0
 public BinomialModelPrediction predictBinomial(RowData data) throws PredictException {
      double[] preds = this.preamble(ModelCategory.Binomial, data);
      BinomialModelPrediction p = new BinomialModelPrediction();
      double d = preds[0];
      p.labelIndex = (int)d;
      String[] domainValues = this.m.getDomainValues(this.m.getResponseIdx());
      p.label = domainValues[p.labelIndex];
      p.classProbabilities = new double[this.m.getNumResponseClasses()];
      System.arraycopy(preds, 1, p.classProbabilities, 0, p.classProbabilities.length);
      if(this.m.calibrateClassProbabilities(preds)) {
          p.calibratedClassProbabilities = new double[this.m.getNumResponseClasses()];
          System.arraycopy(preds, 1, p.calibratedClassProbabilities, 0, p.calibratedClassProbabilities.length);
       }
       return p;
  }

Eg: classProbabilities =[0.82333,0,276666] labelIndex = 1 label = true domainValues = [false,true]

what does this labelIndex signifies and does the class probabilities order is same as the domain value order ,If order is same then it means that here probability of false is 0.82333 and probability of true is 0.27666 but why is this labelIndex showing as 1 and label as true.

Please help me to figure out this issue.

  • Why do you think the answer is wrong?
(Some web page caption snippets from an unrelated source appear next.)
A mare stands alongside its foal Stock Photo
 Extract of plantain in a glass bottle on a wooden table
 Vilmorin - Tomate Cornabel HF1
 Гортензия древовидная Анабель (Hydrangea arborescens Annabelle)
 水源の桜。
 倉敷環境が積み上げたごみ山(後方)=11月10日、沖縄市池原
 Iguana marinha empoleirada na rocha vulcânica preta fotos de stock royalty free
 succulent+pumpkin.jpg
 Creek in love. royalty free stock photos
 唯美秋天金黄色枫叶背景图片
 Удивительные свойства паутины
The threshold used for choosing the predicted class for binomial classification problems is max-F1. If you don't like that threshold, then you can do the thresholding yourself. – TomKraljevic Nov 03 '17 at 16:12

1 Answers1

0

Like Tom commented, the prediction is not "wrong". You can infer from this that the threshold H2O has chosen is less than 0.27666. You probably have imbalanced training data, otherwise H2O would have not picked a low threshold for classifying a predicted value of 0.27666 as a 1. Does your training set include fewer examples of the positive class than the negative class?

If you don't like that threshold for whatever reason, then you can manually create your own. Just make sure you know how to properly evaluate the effect of using different thresholds on the performance of your model, otherwise I'd recommend just using the default threshold.

The name, "classProbabilities" is a misnomer. These are not actual probabilities, they are predicted values, though people often use the terms interchangeably. Binary classification algorithms produce "predicted values" that look like probabilities when they're between 0 and 1, but unless a calibration process is performed, they are not going to represent the probabilities. Calibration is not necessarily a straight-forward process and there are many techniques. Here's some more info about calibration methods for imbalanced data. In H2O, you can perform calibration using Platt scaling using the calibrate_model option. But this is probably not really necessary to what you're trying to do.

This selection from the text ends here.